[TEXTE DE LECTURE]
——————

Page:D’Alembert - Œuvres complètes, éd. Belin, II.djvu/40

La bibliothèque libre.
Le texte de cette page a été corrigé et est conforme au fac-similé.

Ce ne sont pas les seules précautions qu’ils aient prises, car ils ont pensé à tout. Ils ont eu, à la vérité en petit nombre, des casuistes et des directeurs sévères, pour le petit nombre de ceux qui, par caractère ou par scrupule, voulaient porter dans toute sa rigueur le joug de l’Évangile ; par ce moyen se faisant, pour ainsi dire, tout à tous, suivant une expression de l’Écriture, dont à la vérité ils détournaient tant soit peu le sens, d’un côté ils se préparaient des amis de toute espèce, et de l’autre ils réfutaient ou croyaient réfuter d’avance l’objection qu’on pouvait leur faire, d’enseigner universellement la morale relâchée, et d’en avoir fait la doctrine uniforme de leur compagnie. Cette espèce d’assortiment complet destiné à satisfaire tous les goûts, est assez bien représenté dans ces vers si connus de Despréaux :


Si Bourdaloue un peu sévère
Nous dit, craignez la volupté,
Escobar, lui dit-on, mon père,
Nous la permet pour la santé.


Il faut même remarquer que la plupart de ces Jésuites si sévères dans leurs livres ou dans leurs sermons, l’ont été beaucoup moins pour leurs pénitents ; on a dit de Bourdaloue même, que s’il surfaisait dans la chaire, il rabattait dans le confessionnal ; nouveau trait de politique bien entendue de la part des Jésuites, parce que la sévérité spéculative répond aux censeurs, et que la condescendance pratique attire la multitude.

——————

[DONNÉES]
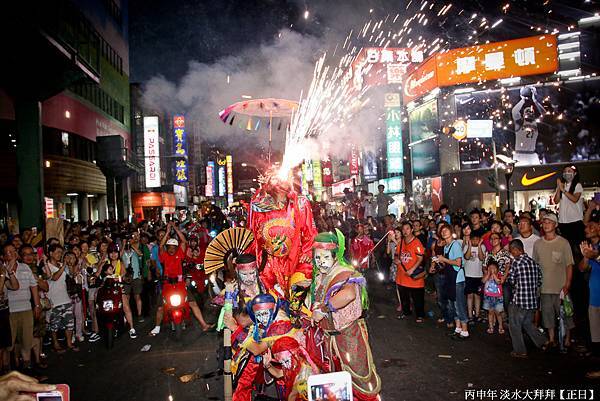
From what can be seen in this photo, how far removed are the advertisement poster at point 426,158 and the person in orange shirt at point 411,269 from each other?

——————

[OBJECTIFS]
1: D'après le texte sur les Jésuites, qu'a-t-on dit de Bourdaloue ?
2: Reproduisez le passage du texte sur les Jésuites qui va de « Il faut même » jusqu'à « attire la multitude. » inclus.

[RÉPONSES CI-DESSOUS]
1: On a dit que s'il surfaisait dans la chaire, il rabattait dans le confessionnal.

2:
Il faut même remarquer que la plupart de ces Jésuites si sévères dans leurs livres ou dans leurs sermons, l’ont été beaucoup moins pour leurs pénitents ; on a dit de Bourdaloue même, que s’il surfaisait dans la chaire, il rabattait dans le confessionnal ; nouveau trait de politique bien entendue de la part des Jésuites, parce que la sévérité spéculative répond aux censeurs, et que la condescendance pratique attire la multitude.